8 Street eats in Andalusia, Spain

Higos Chumbos

In Spain mealtimes are important. 

The social aspect is a major part of Spanish life. The Spanish take pride in cooking local produce and traditional seasonal recipes. So eating as you walk along the street is not as common as it is in other parts of the world. In Southern Spain you are more likely to notice people eating street food on festival days or when Feria comes around, rather than just a typical day.

Here are some of the more typical street eats that you may come across in Andalusia, Spain 

  1. Baked potatoes: A mobile oven is set up when large crowds gather for a festival or street parade. There is typically a small stall next to the oven on a street corner or on a busy square. The floury hot potatoes are topped with cheese and butter.   
  2. Roasted chestnuts: In Autumn and winter it´s wonderful to smell roasted chestnuts in the air. Vendors will have a metal drum with a small fire in the top. The have a battered pan with holes in the bottom to roast the chestnuts in. The chestnuts are served in a white paper cone for you to eat. This natural snack warms your hands on colder winter days. 
  3. Granizado: A drink made from crushed ice. The most common flavor is Lemon,  granizado de limon. Often you can also find this in coffee and orange flavours too. This is good choice to cool down on hot summer days.
            Almeria bakery
  4. Cuña means wedge. In Granada this large chocolate triangular shaped cake is popular with hungry children as they leave school. Apart from these huge cuñas in the bakery there are lots of other pastries on offer too. Croissants, Cañas and Palmeras are popular in Andalusia.  
  5. Salted Sunflower seeds: You may notice children and teenagers eating bags of these while sat on a step or in a park. The distinctive black and white shells are usually left in small heaps on the ground.  
  6. Bocadillo: If you don´t have time to stop for a proper lunch, ask for a bocadillo. A crusty white baguette.

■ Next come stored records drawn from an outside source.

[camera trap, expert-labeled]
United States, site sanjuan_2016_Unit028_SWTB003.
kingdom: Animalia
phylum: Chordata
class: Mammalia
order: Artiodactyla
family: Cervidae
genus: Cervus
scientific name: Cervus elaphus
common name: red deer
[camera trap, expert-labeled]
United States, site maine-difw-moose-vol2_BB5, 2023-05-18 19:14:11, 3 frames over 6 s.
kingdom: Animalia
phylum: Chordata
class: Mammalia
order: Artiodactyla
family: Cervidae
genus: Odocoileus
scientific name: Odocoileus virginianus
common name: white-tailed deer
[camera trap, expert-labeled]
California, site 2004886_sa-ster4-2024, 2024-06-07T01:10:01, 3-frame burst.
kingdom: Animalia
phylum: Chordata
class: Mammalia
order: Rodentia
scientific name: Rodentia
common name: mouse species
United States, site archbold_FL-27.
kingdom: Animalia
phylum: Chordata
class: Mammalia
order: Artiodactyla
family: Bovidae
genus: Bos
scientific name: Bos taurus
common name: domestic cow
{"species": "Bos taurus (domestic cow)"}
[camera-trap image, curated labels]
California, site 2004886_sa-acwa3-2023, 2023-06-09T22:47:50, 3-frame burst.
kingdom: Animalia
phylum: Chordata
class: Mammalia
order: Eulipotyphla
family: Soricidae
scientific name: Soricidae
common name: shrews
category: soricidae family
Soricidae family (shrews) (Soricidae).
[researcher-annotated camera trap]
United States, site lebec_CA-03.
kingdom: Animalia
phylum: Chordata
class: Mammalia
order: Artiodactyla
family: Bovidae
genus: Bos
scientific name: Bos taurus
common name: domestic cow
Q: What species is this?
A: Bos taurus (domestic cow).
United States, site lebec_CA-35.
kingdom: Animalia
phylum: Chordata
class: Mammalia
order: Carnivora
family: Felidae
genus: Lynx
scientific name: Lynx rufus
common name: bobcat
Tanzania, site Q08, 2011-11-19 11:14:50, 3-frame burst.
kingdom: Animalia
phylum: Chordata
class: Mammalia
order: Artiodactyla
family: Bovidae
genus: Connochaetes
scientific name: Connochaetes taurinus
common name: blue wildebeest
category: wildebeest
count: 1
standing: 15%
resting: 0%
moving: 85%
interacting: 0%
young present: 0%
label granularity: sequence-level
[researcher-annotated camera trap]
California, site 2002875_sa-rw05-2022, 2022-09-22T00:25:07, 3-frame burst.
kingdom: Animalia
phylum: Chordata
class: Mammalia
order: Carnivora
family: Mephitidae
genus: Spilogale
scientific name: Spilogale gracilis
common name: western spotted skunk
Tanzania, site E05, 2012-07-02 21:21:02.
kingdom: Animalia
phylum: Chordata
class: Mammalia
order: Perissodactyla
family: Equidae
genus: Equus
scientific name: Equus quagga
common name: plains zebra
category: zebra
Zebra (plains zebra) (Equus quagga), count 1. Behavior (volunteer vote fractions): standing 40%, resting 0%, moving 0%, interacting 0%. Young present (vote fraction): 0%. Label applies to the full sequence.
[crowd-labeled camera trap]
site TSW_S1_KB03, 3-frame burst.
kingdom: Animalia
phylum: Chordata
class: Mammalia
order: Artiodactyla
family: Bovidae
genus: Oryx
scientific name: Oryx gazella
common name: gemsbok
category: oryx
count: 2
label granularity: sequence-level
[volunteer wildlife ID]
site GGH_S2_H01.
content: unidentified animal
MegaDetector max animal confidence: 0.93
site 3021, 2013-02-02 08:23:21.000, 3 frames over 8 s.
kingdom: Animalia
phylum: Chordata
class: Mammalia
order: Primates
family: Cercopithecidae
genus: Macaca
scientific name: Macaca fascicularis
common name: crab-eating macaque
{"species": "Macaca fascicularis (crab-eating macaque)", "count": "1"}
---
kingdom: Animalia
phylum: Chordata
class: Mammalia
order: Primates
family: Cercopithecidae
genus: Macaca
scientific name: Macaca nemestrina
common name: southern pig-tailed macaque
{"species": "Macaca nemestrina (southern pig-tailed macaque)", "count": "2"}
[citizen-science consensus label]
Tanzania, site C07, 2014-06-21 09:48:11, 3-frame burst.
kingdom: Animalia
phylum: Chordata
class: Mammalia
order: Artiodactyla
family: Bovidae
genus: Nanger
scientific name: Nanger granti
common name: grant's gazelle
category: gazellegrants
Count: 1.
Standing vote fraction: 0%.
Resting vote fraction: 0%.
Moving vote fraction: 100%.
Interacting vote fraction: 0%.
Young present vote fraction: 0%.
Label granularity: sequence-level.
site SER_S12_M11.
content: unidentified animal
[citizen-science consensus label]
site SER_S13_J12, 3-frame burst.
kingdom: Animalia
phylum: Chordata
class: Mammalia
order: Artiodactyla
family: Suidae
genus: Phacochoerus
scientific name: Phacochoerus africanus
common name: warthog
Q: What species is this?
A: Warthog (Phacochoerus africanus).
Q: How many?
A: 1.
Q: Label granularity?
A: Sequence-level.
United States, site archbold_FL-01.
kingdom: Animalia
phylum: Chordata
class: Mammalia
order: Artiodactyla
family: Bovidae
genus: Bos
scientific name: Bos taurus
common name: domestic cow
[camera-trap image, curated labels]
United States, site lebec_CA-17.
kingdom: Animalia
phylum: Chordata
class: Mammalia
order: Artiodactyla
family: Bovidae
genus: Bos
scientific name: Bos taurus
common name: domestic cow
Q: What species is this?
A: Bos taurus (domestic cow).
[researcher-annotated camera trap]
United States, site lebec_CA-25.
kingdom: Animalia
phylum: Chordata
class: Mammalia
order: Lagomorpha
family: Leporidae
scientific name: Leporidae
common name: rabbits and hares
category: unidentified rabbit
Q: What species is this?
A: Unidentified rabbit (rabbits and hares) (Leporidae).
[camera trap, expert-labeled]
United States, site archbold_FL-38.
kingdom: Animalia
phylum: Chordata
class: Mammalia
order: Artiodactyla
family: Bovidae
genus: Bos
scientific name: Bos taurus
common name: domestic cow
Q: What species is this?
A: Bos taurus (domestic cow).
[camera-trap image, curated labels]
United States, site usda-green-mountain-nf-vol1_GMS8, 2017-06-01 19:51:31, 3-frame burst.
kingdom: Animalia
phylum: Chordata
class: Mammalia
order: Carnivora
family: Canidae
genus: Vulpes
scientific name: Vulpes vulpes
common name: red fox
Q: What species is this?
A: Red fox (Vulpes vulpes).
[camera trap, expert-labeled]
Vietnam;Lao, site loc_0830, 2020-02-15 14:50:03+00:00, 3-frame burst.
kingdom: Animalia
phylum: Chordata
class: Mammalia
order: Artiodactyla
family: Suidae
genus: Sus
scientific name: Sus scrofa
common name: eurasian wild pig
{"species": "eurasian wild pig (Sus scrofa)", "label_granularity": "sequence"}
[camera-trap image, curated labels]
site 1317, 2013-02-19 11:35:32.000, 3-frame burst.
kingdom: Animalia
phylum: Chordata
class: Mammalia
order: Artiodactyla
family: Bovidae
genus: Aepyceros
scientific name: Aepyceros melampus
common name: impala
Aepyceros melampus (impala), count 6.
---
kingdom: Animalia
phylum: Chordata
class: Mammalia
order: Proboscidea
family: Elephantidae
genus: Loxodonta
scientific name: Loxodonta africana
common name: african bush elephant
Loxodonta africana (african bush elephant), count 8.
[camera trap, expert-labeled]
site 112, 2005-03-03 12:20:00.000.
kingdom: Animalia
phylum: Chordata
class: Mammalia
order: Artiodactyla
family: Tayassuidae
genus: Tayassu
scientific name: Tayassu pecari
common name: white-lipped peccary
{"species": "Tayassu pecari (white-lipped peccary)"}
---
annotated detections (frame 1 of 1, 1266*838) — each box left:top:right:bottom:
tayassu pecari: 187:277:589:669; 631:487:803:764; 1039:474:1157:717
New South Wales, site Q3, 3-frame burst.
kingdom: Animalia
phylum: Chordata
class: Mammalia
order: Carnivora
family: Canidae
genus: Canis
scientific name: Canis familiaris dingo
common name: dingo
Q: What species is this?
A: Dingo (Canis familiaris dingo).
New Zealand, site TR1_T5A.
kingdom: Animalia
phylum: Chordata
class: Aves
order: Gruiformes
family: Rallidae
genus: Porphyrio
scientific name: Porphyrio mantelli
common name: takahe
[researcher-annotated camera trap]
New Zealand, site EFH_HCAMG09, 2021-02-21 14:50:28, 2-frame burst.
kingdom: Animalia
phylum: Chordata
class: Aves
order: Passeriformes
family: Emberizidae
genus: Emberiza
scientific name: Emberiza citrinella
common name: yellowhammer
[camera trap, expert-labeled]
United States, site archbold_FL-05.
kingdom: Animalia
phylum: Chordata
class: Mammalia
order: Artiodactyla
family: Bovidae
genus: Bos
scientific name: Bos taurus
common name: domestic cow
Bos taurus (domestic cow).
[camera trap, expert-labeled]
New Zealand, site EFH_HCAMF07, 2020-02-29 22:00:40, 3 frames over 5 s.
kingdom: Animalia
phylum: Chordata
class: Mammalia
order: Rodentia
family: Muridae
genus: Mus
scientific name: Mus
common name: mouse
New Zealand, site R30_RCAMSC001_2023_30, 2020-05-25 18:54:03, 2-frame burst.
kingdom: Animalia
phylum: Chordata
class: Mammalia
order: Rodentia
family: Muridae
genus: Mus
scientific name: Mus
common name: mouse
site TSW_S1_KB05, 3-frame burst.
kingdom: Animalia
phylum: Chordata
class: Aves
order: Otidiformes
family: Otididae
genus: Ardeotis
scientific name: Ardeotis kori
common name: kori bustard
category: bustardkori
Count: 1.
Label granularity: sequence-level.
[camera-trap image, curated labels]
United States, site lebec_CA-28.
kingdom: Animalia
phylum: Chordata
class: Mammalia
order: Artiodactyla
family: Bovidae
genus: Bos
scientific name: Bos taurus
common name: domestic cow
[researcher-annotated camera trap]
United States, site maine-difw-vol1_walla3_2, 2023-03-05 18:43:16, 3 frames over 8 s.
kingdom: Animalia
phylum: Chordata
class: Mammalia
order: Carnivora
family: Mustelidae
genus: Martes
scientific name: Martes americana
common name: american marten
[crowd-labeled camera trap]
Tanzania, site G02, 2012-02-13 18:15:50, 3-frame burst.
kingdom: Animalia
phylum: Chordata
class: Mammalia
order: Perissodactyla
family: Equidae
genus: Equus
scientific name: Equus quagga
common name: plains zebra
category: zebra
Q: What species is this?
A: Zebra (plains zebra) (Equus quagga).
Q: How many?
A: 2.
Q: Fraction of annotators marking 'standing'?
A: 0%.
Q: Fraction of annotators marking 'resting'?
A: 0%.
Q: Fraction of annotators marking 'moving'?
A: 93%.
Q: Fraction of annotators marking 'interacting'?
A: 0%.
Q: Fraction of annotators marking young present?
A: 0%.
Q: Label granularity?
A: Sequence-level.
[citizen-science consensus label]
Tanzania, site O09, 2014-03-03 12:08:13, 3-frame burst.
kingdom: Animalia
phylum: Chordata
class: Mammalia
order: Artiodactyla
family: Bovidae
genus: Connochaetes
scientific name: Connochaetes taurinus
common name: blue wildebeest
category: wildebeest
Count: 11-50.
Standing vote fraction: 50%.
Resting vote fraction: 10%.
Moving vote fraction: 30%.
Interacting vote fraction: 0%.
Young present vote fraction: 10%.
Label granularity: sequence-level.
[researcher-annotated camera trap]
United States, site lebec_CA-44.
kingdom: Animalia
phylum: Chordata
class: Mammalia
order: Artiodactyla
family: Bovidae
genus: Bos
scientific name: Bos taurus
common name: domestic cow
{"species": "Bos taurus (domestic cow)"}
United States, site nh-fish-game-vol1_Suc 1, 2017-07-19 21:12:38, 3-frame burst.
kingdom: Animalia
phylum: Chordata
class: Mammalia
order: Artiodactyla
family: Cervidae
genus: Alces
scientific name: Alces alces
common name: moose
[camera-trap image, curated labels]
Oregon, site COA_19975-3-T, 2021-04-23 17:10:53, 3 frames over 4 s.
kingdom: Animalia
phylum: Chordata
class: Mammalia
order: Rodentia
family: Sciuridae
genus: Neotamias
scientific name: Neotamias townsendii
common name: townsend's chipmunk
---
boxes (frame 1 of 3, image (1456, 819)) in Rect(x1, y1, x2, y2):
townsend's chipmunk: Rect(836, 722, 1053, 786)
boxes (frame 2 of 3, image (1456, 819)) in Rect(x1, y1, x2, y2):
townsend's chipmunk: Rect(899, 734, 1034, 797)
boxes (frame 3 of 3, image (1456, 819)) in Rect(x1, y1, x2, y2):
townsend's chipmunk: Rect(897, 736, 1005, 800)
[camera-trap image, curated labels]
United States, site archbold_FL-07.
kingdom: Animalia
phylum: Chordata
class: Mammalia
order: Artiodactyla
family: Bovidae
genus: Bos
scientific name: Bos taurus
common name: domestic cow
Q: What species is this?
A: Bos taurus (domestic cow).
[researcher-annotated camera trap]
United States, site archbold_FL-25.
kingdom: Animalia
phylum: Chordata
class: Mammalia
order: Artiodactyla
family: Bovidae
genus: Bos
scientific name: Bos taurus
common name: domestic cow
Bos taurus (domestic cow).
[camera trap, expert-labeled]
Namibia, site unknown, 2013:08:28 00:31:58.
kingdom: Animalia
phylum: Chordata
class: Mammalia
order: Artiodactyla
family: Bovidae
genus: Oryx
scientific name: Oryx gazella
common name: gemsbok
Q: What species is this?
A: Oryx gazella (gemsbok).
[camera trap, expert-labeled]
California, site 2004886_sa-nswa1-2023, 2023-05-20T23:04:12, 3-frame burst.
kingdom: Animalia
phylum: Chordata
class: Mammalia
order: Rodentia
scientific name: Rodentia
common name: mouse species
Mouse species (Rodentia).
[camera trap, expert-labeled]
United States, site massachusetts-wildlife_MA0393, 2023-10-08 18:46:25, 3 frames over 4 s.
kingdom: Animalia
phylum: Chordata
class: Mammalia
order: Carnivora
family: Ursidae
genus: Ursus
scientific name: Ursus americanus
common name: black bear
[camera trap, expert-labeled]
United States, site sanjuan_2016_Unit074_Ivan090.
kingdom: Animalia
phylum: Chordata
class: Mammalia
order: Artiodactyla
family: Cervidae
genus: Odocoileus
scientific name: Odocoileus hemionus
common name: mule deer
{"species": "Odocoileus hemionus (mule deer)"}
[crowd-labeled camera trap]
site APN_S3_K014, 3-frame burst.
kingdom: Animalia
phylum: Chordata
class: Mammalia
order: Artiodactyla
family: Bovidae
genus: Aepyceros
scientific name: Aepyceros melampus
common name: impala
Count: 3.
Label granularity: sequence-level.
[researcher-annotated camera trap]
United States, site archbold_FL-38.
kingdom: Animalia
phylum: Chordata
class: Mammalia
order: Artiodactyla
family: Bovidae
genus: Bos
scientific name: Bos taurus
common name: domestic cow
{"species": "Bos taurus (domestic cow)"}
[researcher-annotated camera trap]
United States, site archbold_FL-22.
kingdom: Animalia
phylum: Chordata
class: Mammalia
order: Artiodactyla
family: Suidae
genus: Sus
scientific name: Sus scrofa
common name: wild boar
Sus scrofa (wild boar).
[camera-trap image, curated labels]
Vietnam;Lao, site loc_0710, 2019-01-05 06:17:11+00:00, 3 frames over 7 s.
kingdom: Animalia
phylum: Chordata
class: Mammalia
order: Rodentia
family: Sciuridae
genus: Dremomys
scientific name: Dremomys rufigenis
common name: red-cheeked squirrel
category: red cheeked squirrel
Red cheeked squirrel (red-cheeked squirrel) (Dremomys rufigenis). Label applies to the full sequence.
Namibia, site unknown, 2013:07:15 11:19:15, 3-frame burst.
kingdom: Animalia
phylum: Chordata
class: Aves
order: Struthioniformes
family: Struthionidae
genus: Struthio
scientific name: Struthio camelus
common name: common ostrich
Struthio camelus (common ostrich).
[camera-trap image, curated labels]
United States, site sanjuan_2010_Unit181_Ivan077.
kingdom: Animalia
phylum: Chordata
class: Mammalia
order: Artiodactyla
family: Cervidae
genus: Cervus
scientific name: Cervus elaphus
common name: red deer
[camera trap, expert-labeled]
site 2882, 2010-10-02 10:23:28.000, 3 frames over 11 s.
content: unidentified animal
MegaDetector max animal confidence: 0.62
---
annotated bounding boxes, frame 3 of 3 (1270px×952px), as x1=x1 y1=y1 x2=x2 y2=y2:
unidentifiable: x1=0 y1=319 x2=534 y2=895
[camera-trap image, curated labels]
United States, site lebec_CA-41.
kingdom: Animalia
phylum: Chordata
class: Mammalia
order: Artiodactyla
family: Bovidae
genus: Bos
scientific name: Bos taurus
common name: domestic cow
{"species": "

Often tomato and olive oil is spread on the bread (rather than butter or margarine) Then it is filled with Spanish ham or manchego cheese. Some places will have a huge variety of fillings and many will happily prepare the baguette for you to take away.   

    Chocolate con churros
  7. Chocolate and Churros: When village fiestas come around, usually in Spring or Summertime. The night dance and live music will normally begin around midnight after the heat has subsided.  So after several hours of dancing, thick hot chocolate and churros may be served to the dancers in the early hours of the morning. This is called ´chocolatada´ . You will also come across Churros sold in small vans or kiosks along the street too. You can get them to take back home or eat there and then. 

  8. Prickly Pears: In August and September you may come across stalls in the street selling prickly pears. These delicious fruits are full of fibre and antioxidants. When eaten chilled, they taste like a natural fruit ice lolly. The problem with picking prickly pears is the sharp needles on their cactus exterior. So buying they ready peeled save yours hands from those painful needles.